The water molecule coordinated complexes 1–3 show interesting structural transformations when the water molecules are removed. To confirm the transformation in 1–3, we first checked their pristine structures by measuring the PXRD patterns. Figures S1–S3 show that the powder patterns of these three complexes are consistent with those calculated from single-crystal X-ray data. Exploration of the possible structural changes associated with this transition by PXRD pattern revealed a phase transformation occurring when the 1 was heated above 50 °C, the pattern became similar to complex 2 (Figure S5). We then measured the PXRD patterns of 1 and 2, Figures S5 and S6, showing that the patterns of 1 and 2 change at 100 °C and both have similar PXRD patterns to that for complex 3, indicating the crystal-to-crystal transformation from 1 to 3 and 2 to 3. At 300 °C, the sample is dehydrated and the powder pattern is retained without losing crystallinity. Notably, when the dehydrated sample was exposed to H₂O vapor, that is, the dry sample was placed in a glass desiccator beside a beaker filled with H₂O, it reabsorbed the lost H₂O. The PXRD pattern of the rehydrated species (Figure S7) is almost the same as that of the freshly synthesized material, suggesting that the original crystalline phase of 3 was regenerated. The transformation from dehydrated complex to 3 is thus reversible. However, attempts to rehydrate 3 to obtain 1 or 2 have not been successful. The dehydration process from 1 to 2, 1 to 3 and 2 to 3 is therefore irreversible.
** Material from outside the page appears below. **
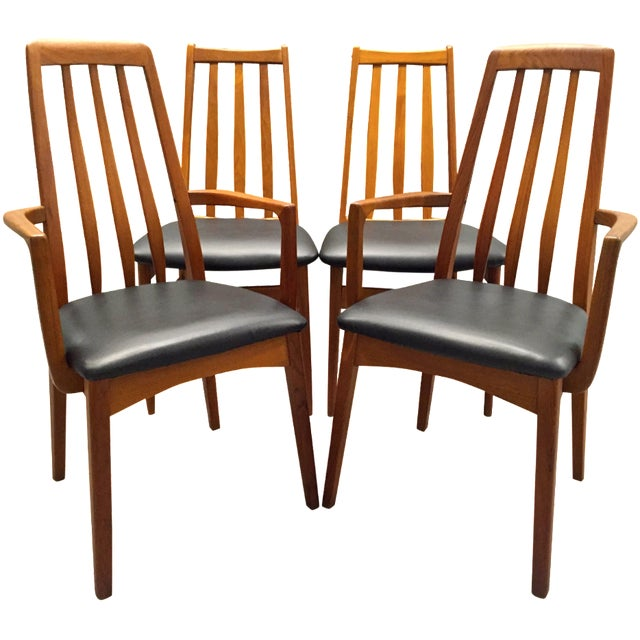 Svegards Marka Teak Dining Chairs - Set of 4 - Image 1 of 11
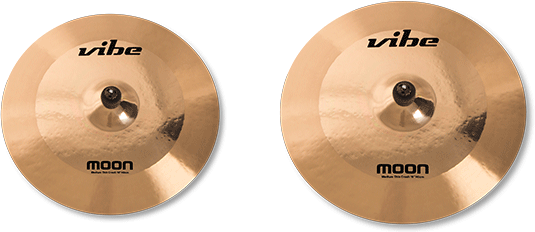 Moon Brilliant Cymbal Set 2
The first step transformation from phase 1 to 2, which happens at 50 °C, involves the change of coordination water six to five, μ₅ to μ₆ coordination mode. The second step transformation from phase 2 to 3, maintain one coordination water, and μ₁₀ coordination mode of BTC at 100 °C.
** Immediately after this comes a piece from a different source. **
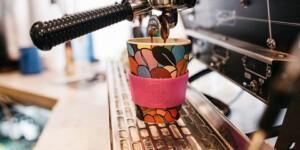 veiligheid bamboe koffiebeker veilig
3.7. Electrochemical Properties

Figure 6 shows the oxidation/reduction cyclic voltammogram of the complexes 3 and 4 at the scan rate of 1 mVs⁻¹ for the first five cycles. Notably, the CV curve of complexes 3 and 4 in the first cycles were different from the CV curves of the subsequent cycles. For the first cycle, it illustrated a broad and irreversible reduction peak ranging from 1.6 to 0.01 V and 1.5 to 0.01 V, respectively. This irreversible capacity loss in the first cycle can be attributed to the formation of solid electrolyte interface (SEI) on the surface of the active electrode. In the case of the oxidation processed, complexes 3 and 4 displayed two obvious peaks located at 0.43 and 1.0 V, which might result from the formation and breaking of the Li-O bond during the charge process.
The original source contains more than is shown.